**INSTRUCTIONS TO FOLLOW**
Exact copy, no pictures: reproduce every record below as it stands.

**DATASET CONTENT**
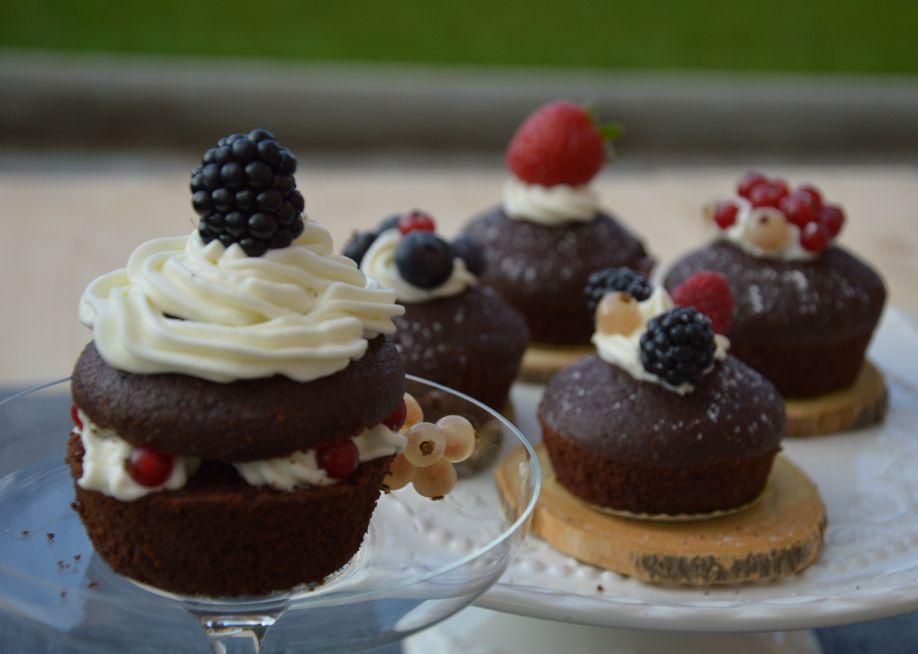 Cupcake zucca e cioccolato con frosting al mascarpone e frutti di bosco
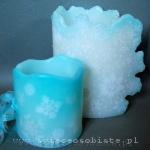 Lampionik parafinowy z szydełkowymi śnieżynkami i szklanymi kamykami, barwiony, wysokość 13 cm, średnica 13 cm. Lampion parafinowy z szydełkowymi śnieżynkami i szklanymi koralikami, wysokość 23 cm, średnica 14 cm.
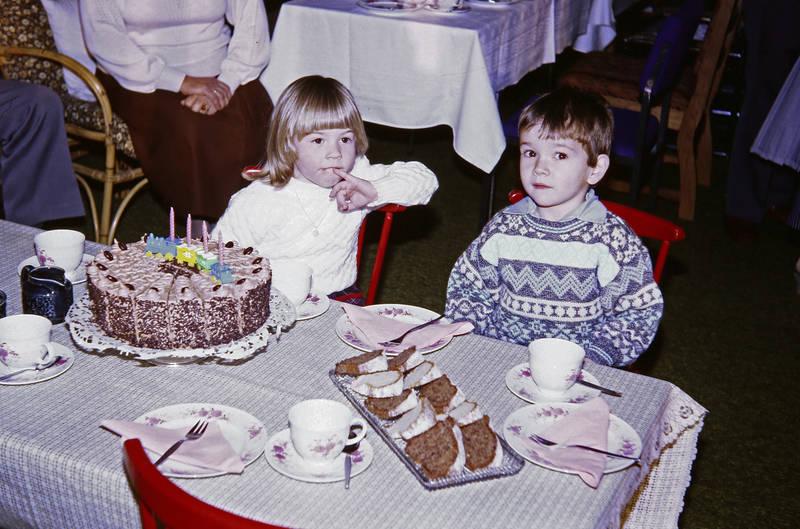 Geburtstagsfeier, Geburtstagskuchen, Kaffeetasse, kuchen, serviette, teller, torte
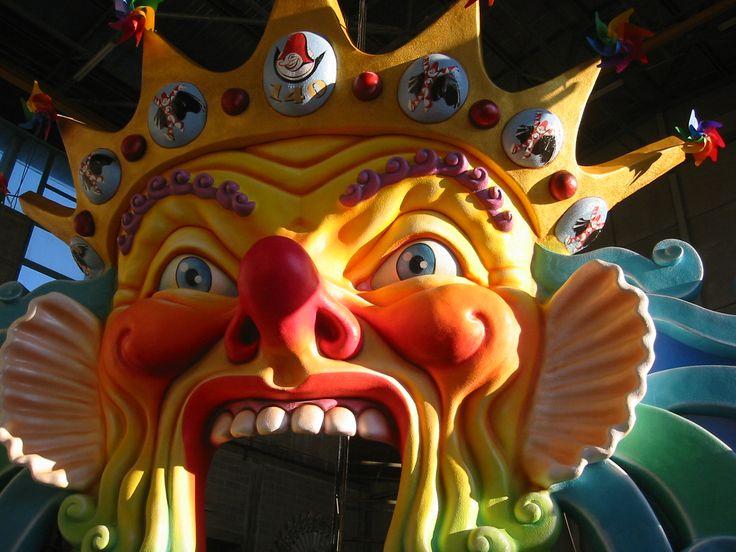 scenografia realizzata da Simone Politi e Priscilla Borri in occasione del 140° del Carnevale di Viareggio posta all'ingresso principale della magnifica Cittadella del Carnevale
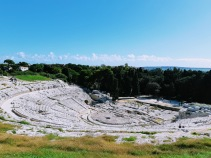 Sirakuzai-amfiteatras-R (1)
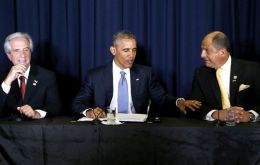 Vazquez, Obama and Costa Rica's president Solis during the meeting with social activists and civil leaders
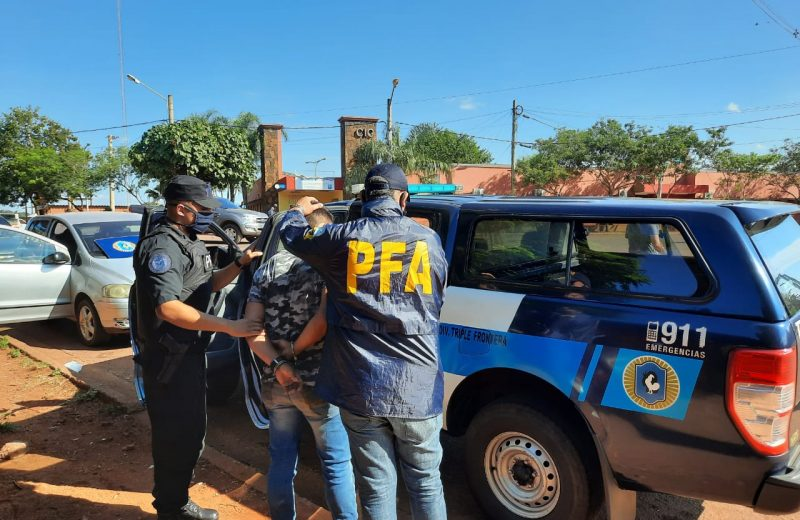 La Federal detuvo a un hombre con pedido de captura y otro con una credencial falsa de PFA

**ANSWER SPACE**
 Cupcake zucca e cioccolato con frosting al mascarpone e frutti di bosco
 Lampionik parafinowy z szydełkowymi śnieżynkami i szklanymi kamykami, barwiony, wysokość 13 cm, średnica 13 cm. Lampion parafinowy z szydełkowymi śnieżynkami i szklanymi koralikami, wysokość 23 cm, średnica 14 cm.
 Geburtstagsfeier, Geburtstagskuchen, Kaffeetasse, kuchen, serviette, teller, torte
 scenografia realizzata da Simone Politi e Priscilla Borri in occasione del 140° del Carnevale di Viareggio posta all'ingresso principale della magnifica Cittadella del Carnevale
 Sirakuzai-amfiteatras-R (1)
 Vazquez, Obama and Costa Rica's president Solis during the meeting with social activists and civil leaders
 La Federal detuvo a un hombre con pedido de captura y otro con una credencial falsa de PFA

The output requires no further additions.